Mendleman is a proud artisan who expects one merchant to take every rug, as he so often does. But Mendleman discovers the merchant has sold the shop, and so his rugs are no longer required.
What’s wrong? Can’t people recognize quality? Well yes, they can. Another merchant asks: Who will pay so much to wipe their feet?
In a blink, Mendleman’s world shatters. There’s a terrifying sequence in which he suddenly becomes aware of the wretched in his midst; will he soon join them?
Sturm holds us firmly in his grip throughout. Mendleman’s journey is successively foreboding, poignant and cheerful — then utterly devastating, without warning. It’s brilliant storytelling.

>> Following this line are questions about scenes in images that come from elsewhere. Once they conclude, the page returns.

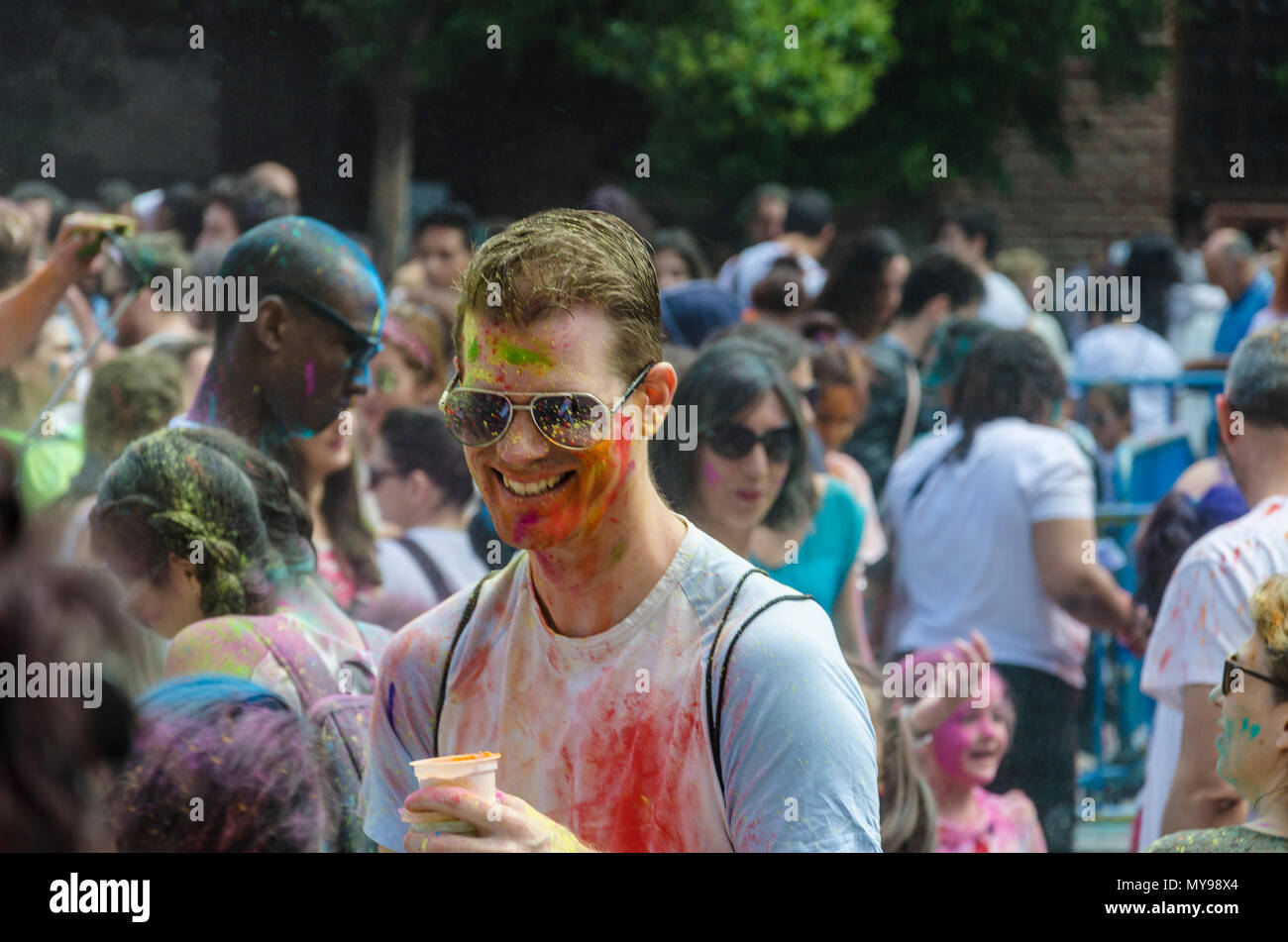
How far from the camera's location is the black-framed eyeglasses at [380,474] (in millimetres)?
4238

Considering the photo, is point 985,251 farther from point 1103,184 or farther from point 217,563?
point 1103,184

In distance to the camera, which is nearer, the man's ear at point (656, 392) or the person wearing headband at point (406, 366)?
the man's ear at point (656, 392)

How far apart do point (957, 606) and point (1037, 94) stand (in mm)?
9810

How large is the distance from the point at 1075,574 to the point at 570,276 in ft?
8.87

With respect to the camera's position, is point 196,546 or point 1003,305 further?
point 1003,305

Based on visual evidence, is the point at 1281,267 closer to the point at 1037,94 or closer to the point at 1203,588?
the point at 1203,588

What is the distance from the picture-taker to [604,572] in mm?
1945

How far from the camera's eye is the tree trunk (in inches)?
386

But back to those visuals. A two-page spread of Mendleman with a horse-drawn cart, silhouetted upon a bridge, is just one example — elegant composition, with the heavy clouds and a scraggly tree completing the stark tableau.
Cartoonist Bernie Krigstein claimed that only when each panel is an individual work of art, can all the panels work together. That’s a challenging standard, but Sturm meets it with independently marvelous frames that still support the overall structure. Yet, it seems so effortless.
And what feeling Sturm evokes: using expression, composition and colour scheme, Market Day is rich in sombre atmosphere. Take the panel where Mendleman’s beard, hair, hat and clothes merge with the impenetrable shadow, the only positive visual element being the flesh of his face. Or the melancholy series of wordless land and townscapes, emptied of human presence.
This is clean, classic cartooning. The market scenes showcase a minimalist realism: The work is detailed, but only just precisely so. What’s included in the frame is carefully selected, with all superfluous elements banished. There’s nothing to distract from the action.
The fusion of graphics and narrative also facilitates moments of poetry, as when Mendleman marches towards dawn’s pink sliver, contemplating how he could visualize it in a rug. “A small streak of colour slicing through a large block of grey,” he thinks.
And so we glimpse Mendleman’s soul: He’s a sensitive artist who wants to share the beauty he perceives. Except no one cares. Quality is nothing; price is everything. With the world so revealed, can Mendleman survive?
Like Seth’s George Sprott, Sturm’s Market Day is a sublime work, both in content and presentation. It’s one of those graphic novels that is a perfect introduction to the possibilities of the medium, while being a tribute to it.